GIVEN PROBLEM |
Quote verbatim the lines of the items from the line containing "In the scene" through the final line of the items, with both of those lines included.

--- start RECORDS TO USE ---

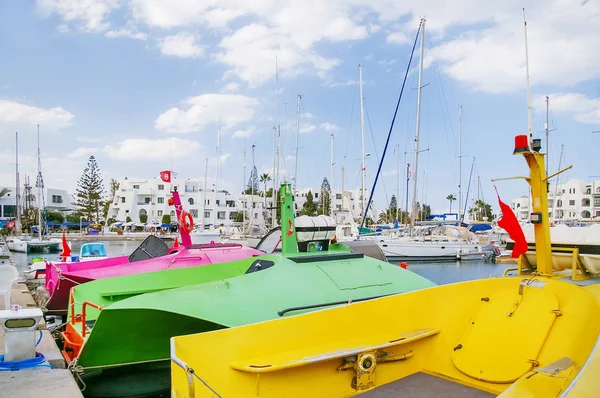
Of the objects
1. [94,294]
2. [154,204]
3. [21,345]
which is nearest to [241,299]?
[21,345]

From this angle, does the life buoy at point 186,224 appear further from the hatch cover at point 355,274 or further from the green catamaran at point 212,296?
the hatch cover at point 355,274

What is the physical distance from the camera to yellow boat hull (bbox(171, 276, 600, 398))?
13.2 ft

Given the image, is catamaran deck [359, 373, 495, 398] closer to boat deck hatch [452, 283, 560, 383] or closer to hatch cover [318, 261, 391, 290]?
boat deck hatch [452, 283, 560, 383]

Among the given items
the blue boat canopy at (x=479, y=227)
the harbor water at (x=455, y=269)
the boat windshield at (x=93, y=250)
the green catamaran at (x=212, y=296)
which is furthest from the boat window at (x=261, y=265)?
the blue boat canopy at (x=479, y=227)

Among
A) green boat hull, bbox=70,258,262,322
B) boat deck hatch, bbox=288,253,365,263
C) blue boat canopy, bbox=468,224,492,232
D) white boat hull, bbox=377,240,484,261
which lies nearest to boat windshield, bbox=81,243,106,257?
green boat hull, bbox=70,258,262,322

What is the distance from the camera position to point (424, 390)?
479cm

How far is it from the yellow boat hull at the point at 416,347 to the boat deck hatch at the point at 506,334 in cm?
1

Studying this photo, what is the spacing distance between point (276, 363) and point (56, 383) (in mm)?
2753

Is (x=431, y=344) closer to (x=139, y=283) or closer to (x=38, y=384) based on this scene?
(x=38, y=384)

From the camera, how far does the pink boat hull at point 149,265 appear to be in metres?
10.8

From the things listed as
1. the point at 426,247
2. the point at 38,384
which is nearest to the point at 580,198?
the point at 426,247

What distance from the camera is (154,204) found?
8525 cm

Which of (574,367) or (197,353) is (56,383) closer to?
(197,353)

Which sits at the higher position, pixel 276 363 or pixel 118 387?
pixel 276 363
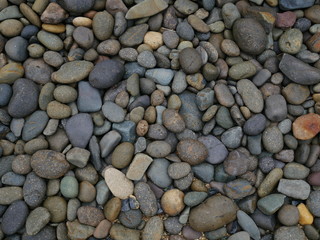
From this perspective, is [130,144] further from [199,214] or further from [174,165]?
[199,214]

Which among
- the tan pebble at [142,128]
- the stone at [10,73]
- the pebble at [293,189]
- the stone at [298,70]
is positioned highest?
the stone at [298,70]

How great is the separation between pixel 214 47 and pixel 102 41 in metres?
0.73

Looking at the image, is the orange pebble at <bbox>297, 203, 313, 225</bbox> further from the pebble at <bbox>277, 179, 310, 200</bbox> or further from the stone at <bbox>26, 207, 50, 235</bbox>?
the stone at <bbox>26, 207, 50, 235</bbox>

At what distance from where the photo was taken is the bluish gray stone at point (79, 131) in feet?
6.84

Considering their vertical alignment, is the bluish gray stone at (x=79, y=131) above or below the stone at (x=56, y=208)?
above

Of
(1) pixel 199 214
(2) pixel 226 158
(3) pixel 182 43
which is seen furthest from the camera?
(3) pixel 182 43

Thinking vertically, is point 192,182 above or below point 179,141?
below

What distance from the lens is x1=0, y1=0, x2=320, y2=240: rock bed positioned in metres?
2.00

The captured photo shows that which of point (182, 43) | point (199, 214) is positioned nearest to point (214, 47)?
point (182, 43)

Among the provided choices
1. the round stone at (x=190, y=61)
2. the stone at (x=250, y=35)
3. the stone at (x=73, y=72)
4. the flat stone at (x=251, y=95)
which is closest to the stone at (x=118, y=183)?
the stone at (x=73, y=72)

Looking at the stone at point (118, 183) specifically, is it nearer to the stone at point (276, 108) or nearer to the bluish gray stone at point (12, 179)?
the bluish gray stone at point (12, 179)

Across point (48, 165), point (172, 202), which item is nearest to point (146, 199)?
point (172, 202)

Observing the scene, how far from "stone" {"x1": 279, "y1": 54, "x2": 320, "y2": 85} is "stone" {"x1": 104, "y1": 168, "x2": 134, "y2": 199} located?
120cm

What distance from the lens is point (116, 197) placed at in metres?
2.01
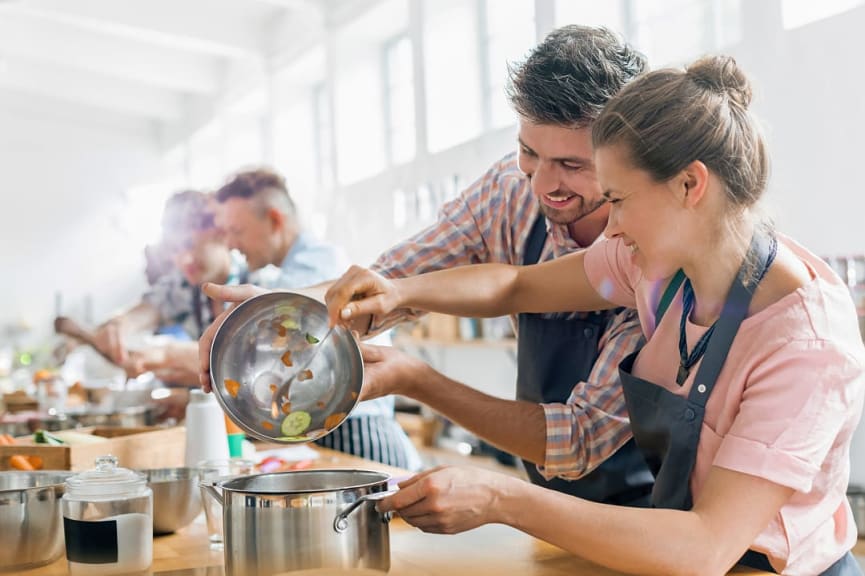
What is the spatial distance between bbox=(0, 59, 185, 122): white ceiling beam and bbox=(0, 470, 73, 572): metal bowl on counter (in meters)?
10.2

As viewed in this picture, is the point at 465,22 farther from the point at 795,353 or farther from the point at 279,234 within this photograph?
the point at 795,353

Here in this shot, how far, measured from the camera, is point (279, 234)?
3361 millimetres

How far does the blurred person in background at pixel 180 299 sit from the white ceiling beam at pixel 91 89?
23.6ft

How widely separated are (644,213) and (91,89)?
10588 mm

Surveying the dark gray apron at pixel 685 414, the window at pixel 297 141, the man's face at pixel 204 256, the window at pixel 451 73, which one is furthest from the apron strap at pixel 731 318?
the window at pixel 297 141

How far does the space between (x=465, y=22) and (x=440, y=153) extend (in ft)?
2.93

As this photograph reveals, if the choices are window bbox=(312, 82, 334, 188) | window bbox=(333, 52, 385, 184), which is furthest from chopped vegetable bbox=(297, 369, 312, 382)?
window bbox=(312, 82, 334, 188)

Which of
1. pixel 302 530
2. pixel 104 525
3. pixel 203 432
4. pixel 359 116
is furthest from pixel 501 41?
pixel 302 530

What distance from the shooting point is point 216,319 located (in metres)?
1.57

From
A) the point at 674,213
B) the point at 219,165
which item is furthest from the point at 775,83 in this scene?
the point at 219,165

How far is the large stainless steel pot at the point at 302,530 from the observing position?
Answer: 3.91 ft

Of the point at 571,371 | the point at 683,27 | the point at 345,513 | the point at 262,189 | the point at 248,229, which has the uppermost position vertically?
the point at 683,27

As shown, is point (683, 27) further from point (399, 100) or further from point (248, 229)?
point (399, 100)

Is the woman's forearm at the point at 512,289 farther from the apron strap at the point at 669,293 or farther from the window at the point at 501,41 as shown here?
the window at the point at 501,41
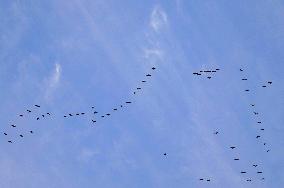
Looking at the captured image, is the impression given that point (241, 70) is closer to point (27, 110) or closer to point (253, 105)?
point (253, 105)

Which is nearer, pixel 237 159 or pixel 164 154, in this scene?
pixel 237 159

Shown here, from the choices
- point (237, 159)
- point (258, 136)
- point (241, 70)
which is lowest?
point (237, 159)

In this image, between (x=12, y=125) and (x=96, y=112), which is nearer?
(x=12, y=125)

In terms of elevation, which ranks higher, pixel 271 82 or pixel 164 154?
pixel 271 82

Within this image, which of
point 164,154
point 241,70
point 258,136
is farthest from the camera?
point 164,154

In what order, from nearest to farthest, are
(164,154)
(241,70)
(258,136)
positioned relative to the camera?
1. (241,70)
2. (258,136)
3. (164,154)

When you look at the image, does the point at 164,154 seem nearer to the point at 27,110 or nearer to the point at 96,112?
the point at 96,112

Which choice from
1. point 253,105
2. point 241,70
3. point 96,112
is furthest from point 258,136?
point 96,112

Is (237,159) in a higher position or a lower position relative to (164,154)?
lower

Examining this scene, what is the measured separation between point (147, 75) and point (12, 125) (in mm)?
19392

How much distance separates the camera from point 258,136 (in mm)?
63812

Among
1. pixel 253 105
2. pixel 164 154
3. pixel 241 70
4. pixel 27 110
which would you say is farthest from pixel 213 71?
pixel 27 110

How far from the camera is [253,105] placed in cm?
6244

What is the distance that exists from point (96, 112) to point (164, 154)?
1164cm
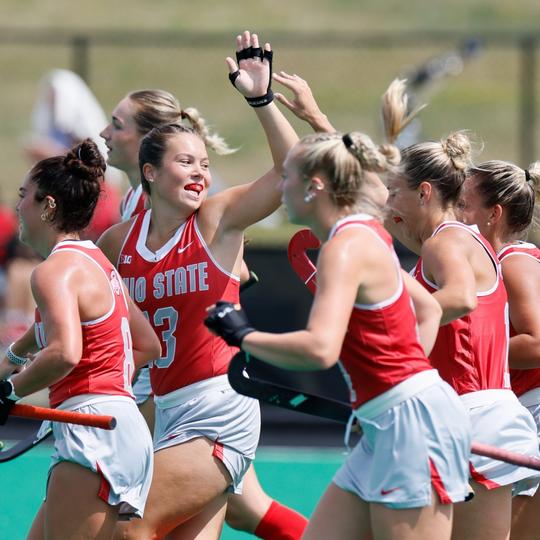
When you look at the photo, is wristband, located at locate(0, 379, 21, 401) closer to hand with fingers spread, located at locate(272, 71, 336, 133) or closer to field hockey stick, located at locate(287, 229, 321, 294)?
field hockey stick, located at locate(287, 229, 321, 294)

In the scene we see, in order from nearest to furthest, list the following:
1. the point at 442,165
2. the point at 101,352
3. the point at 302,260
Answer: the point at 101,352 → the point at 442,165 → the point at 302,260

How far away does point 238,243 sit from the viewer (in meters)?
→ 4.83

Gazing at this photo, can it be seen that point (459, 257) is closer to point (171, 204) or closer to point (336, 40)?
point (171, 204)

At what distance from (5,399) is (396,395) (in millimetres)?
1333

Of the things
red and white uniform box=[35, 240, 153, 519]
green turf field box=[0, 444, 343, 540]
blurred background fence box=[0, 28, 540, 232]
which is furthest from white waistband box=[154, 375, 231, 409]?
blurred background fence box=[0, 28, 540, 232]

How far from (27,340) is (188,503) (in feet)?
2.78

--- end RECORDS TO USE ---

ANSWER BELOW |
In the scene we see, in order from nearest to furthest, list the following:
1. the point at 442,165
2. the point at 101,352
3. the point at 302,260
Answer: the point at 101,352 → the point at 442,165 → the point at 302,260

How far away does point 238,243 sit from the viewer (in meters)?
→ 4.83

Gazing at this photo, can it be seen that point (459, 257) is closer to point (171, 204) or closer to point (336, 40)?
point (171, 204)

At what distance from (5,399) is (396,395) (in millimetres)?
1333

Of the things
red and white uniform box=[35, 240, 153, 519]
green turf field box=[0, 444, 343, 540]
blurred background fence box=[0, 28, 540, 232]
which is furthest from white waistband box=[154, 375, 231, 409]?
blurred background fence box=[0, 28, 540, 232]

How far from (27,340) is (188,503) (in feet)?
2.78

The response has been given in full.